Friends and Family,
Greetings from Amsterdam. I am currently at the end of a 12 hour layover, and will be heading out to Nairobi, Kenya in a couple hours.
My last e-mail was rather rushed, as I had to quickly send it off,and then finish packing, but I want to take a little more time now to just lay out the situation for all of you.
Civil War in Sudan:
As many of you know, and probably many do not know too, for the past couple decades, there was an ongoing civil war between northern Sudan and Southern Sudan. The cultures of these two parts of the country were and are very different from each other. Northern Sudan is much nearer to the Arab world, and its people are predominantly Islamic. The people of Southern Sudan are mainly of either annimistic or Christian faiths, and this caused major conflict a couple decades ago when the North wanted to instate Islamic law as the law of the land. I’m not clear on all the details (though I’m sure I will be by the end of this trip), but when this happened, it instigated rebellion from the South, genocides by the north, civil war, etc., etc. This went on for years and years, and many people in the South had to leave Sudan as refugees as a result.
Some of them – like the Lost Boys of Sudan – came to the United States. But I believe the vast, vast majority are simply living in refugee camps just outside the Sudan border. I really can’t imagine what this must be like. On my tsunami trip, I met people who had been in refugee camps for a few months, but many of the people I will meet on this trip will have lived in refugee camps for 20+ years. Some their entire life.
These refugee/resettlement camps are not designed to feel permanent. People in them are not able to own land, grow their own food, etc. For if they were, then the camps would start to feel like home. But the goal of the camps is for them to be temporary, and so many of the things we take for granted every day – the simple ability to own land, and provide for yourself, rather than just getting food hand-outs – are not given to these people.

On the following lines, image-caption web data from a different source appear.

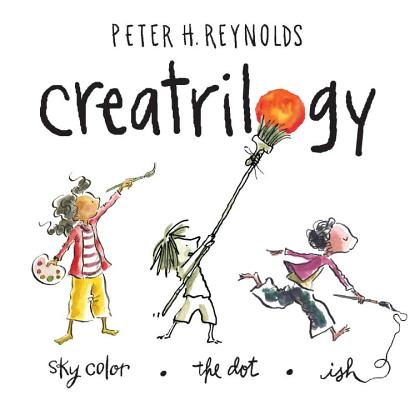 Creatrilogy Cover Image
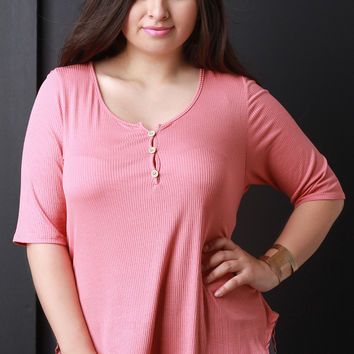 Rib Knit Button Up Henley Top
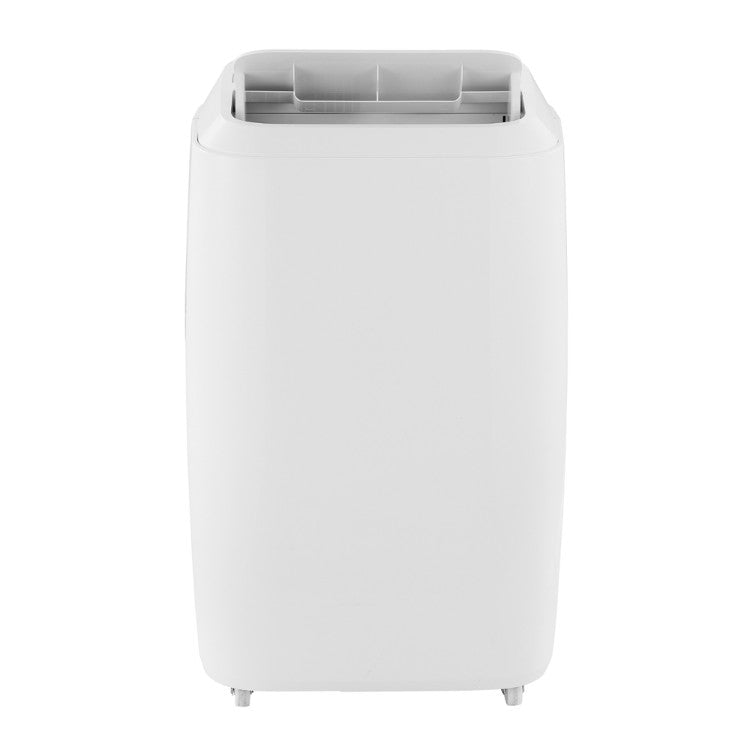 Eurom Pac 14.2 Mobiele Airconditioner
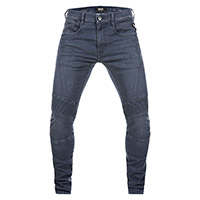 Jeans Replay Hyperflex Mt905 Medium Blu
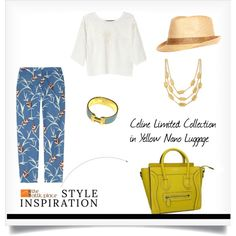 """""""::STYLE INSPIRATION – Celine Limited Collection in Yellow Nano Luggage::"""" by the-attic-place on Polyvore"""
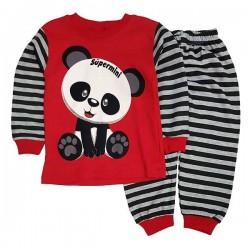Pijama roșie P 349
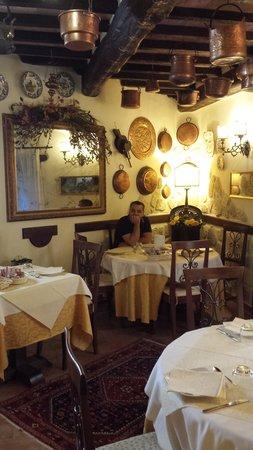 Torre Sangiovanni Albergo e Ristorante: altro punto ristorante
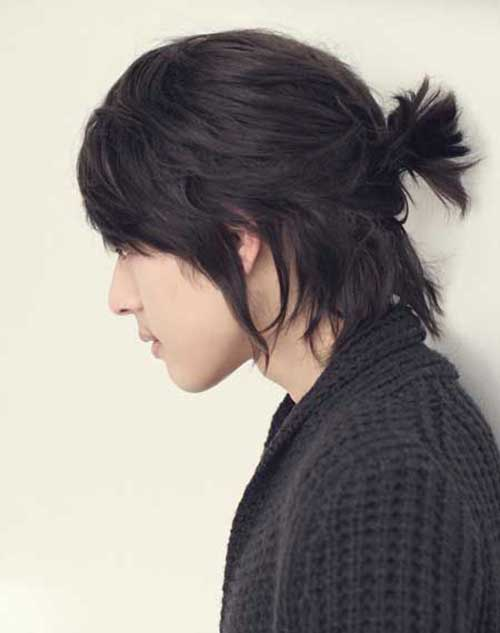 Men Ponytail Hairstyles-15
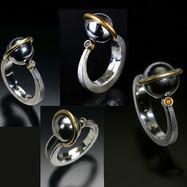 Orbit Rings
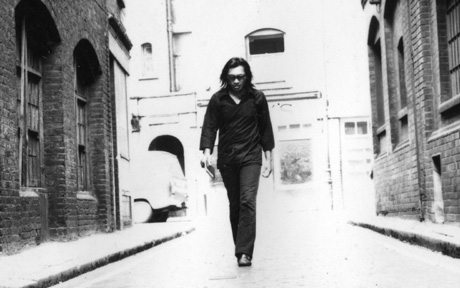 Rodriguez – Coming FromReality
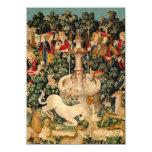 Unicorn Tapestries Medieval Art Announcements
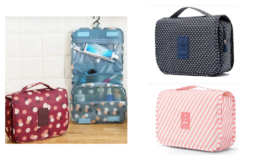 Hanging Cosmetic Bag $8.99 (Reg. $19.99) +  Free Shipping on Jane.com!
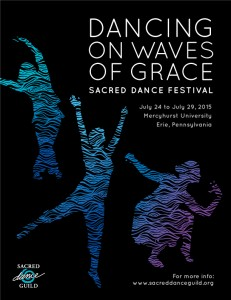 Click image to download the festival poster (JPG).
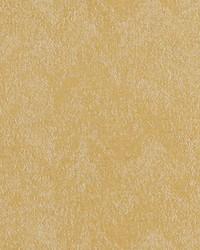 Duralee DW61847 406 TOPAZ Fabric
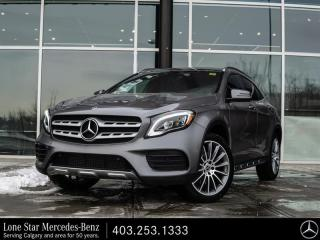 Used 2019 Mercedes-Benz GLA 250 4MATIC SUV for sale in Calgary, AB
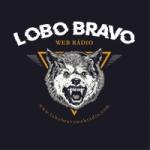 Logo da emissora Lobo Bravo Web Rádio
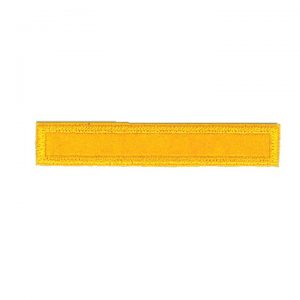 bande jaune (1012218)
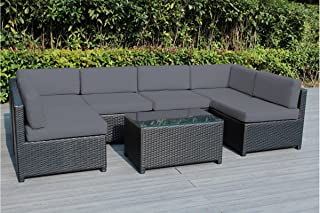 Ohana Mezzo 7-Piece Outdoor Wicker Patio Furniture Sectional Conversation Set, Black Wicker with Gray Cushions - No Assembly with Free Patio Cover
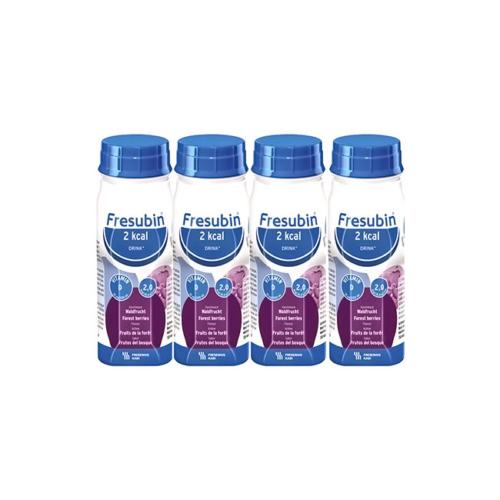 7370585-Fresubin-2Kcal-Drink-Frutos-Silvestres—4x-200ml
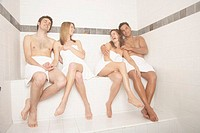 Couples Enjoying a Steam Room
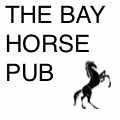 The Bay Horse Pub logo
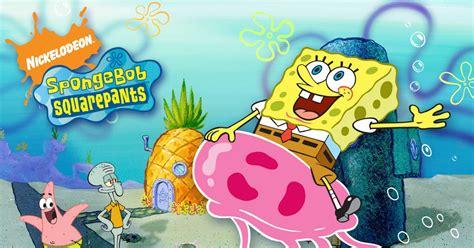 Kartun Spongebob 5 kartun spongebob squarepants yusufultraman info semasa sukan ads review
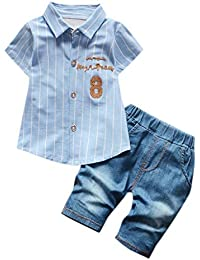 e69568bf9 Sylar Ropa De Niños Bebés Conjunto Moda Camisa De Manga Corta Estampada A  Rayas+Pantalones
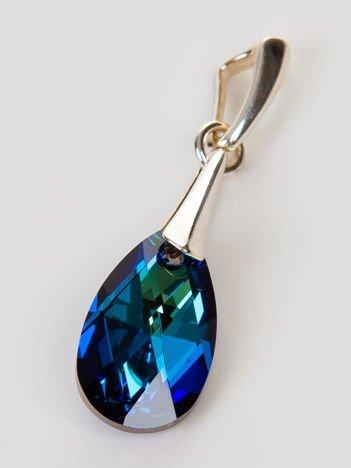 Wisiorek - kryształ Swarowskiego w srebrnej oprawie pr. 925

Of course, the civil war went on for two decades though, and so these “temporary” camps became much more long-lasting than anyone would have wanted, and people have been living in them for decades.
Peace in the South:
Many of you have heard of the genocides in the Darfur region of Sudan right now. However, don’t assume by this that civil war is still happening in the South. For Darfur is in northwest Sudan. Last December, the civil war between North and South ended, and recently a political leader from the south was actually appointed second in command of the country.
Because the war between north and south has ended at long last, many of the people living in refugee camps in the countries surrounding Sudan will finally be able to move home. However, it is right now rainy season in this part of the world, and so people will not be able to move en mass until November/December of this year.

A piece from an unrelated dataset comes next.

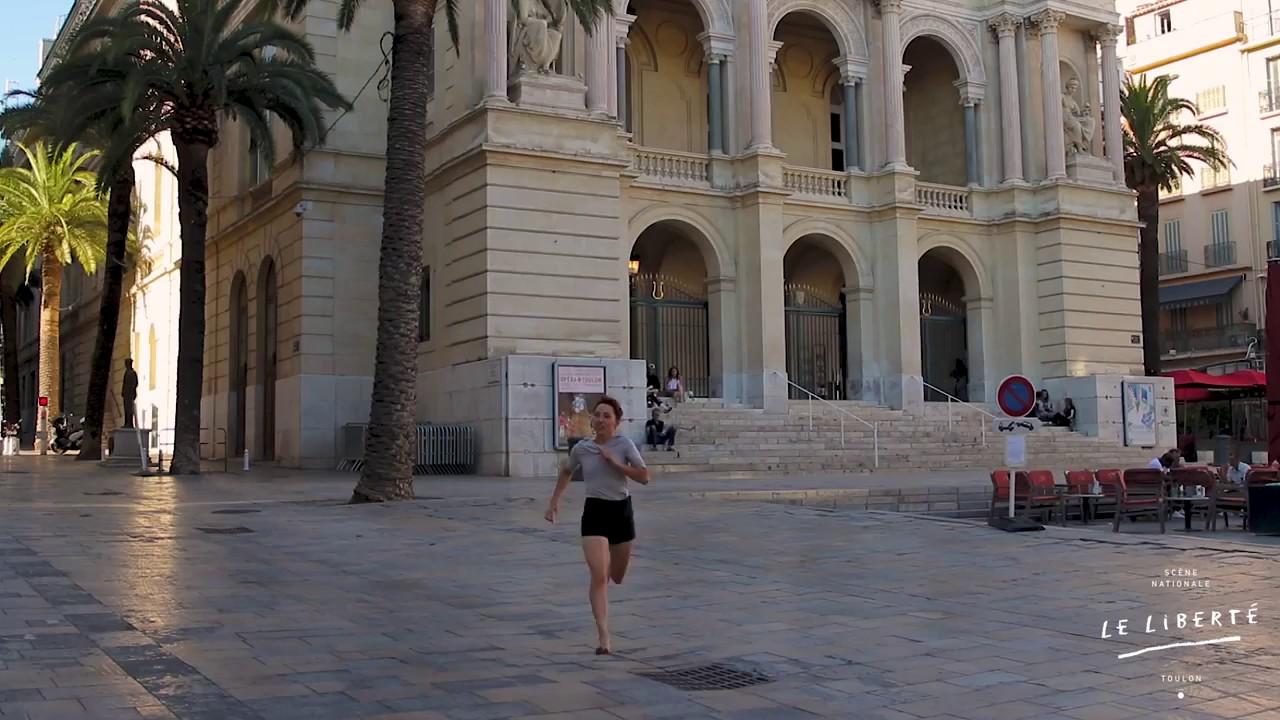 Hors les murs – Toulon - Cadute Dalle Nuvole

EFCA Compassion Ministries will be partnering with the Evangelical Free Church of Sudan to help repopulate 6 differnt Sudanese villages later this year: Nimule, Labone, Nagishot, and three others that escape my memory right now.

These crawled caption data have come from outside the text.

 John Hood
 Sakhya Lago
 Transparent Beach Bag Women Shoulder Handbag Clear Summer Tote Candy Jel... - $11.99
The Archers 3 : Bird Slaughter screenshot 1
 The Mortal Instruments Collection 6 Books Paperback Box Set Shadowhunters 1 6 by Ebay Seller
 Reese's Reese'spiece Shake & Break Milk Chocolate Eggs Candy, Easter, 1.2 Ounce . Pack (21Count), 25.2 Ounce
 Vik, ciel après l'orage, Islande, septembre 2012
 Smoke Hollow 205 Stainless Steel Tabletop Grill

Just to give you an idea of why the help is neccessary, picture this.
1. You do not have good health.
2. You own nothing.
3. You go on a 500 mile hike from a refugee camp back to your home in Sudan.
4. You return to nothing.
5. You don’t have many skills neccessary for self-sufficient living, as for your entire life you have received food hand-outs, rather than providing food for yourself.
6. And in case this didn’t sink in. You start out with poor health, then go on a 500 mile hike. And that doesn’t help with the health.
I think you get the picture. This is not just an issue of packing up the moving van and heading across the state. The resettlement is going to be absolutely brutal on these people. They are going to need medical help, temporary food, training on how to provide food for themselves, etc., etc.
My Film:
EFCA Compassion Ministries is aiming to raise $3 million to assist in the resettlement of these six villages – $500,000 per village. And I will be making a film that we can send out to churches and individuals encouraging and challenging them to participate. Since the resettlement hasn’t really begun yet, my aim for the film is to highlight two main points: 1. The harshness of the journey back to Sudan. 2. The fact that these people are returning to nothing. Other themes of the video will fall into place too, but my main aim is to highlight these two key facts, because this will show the overwhelming need for financial support by people in the states.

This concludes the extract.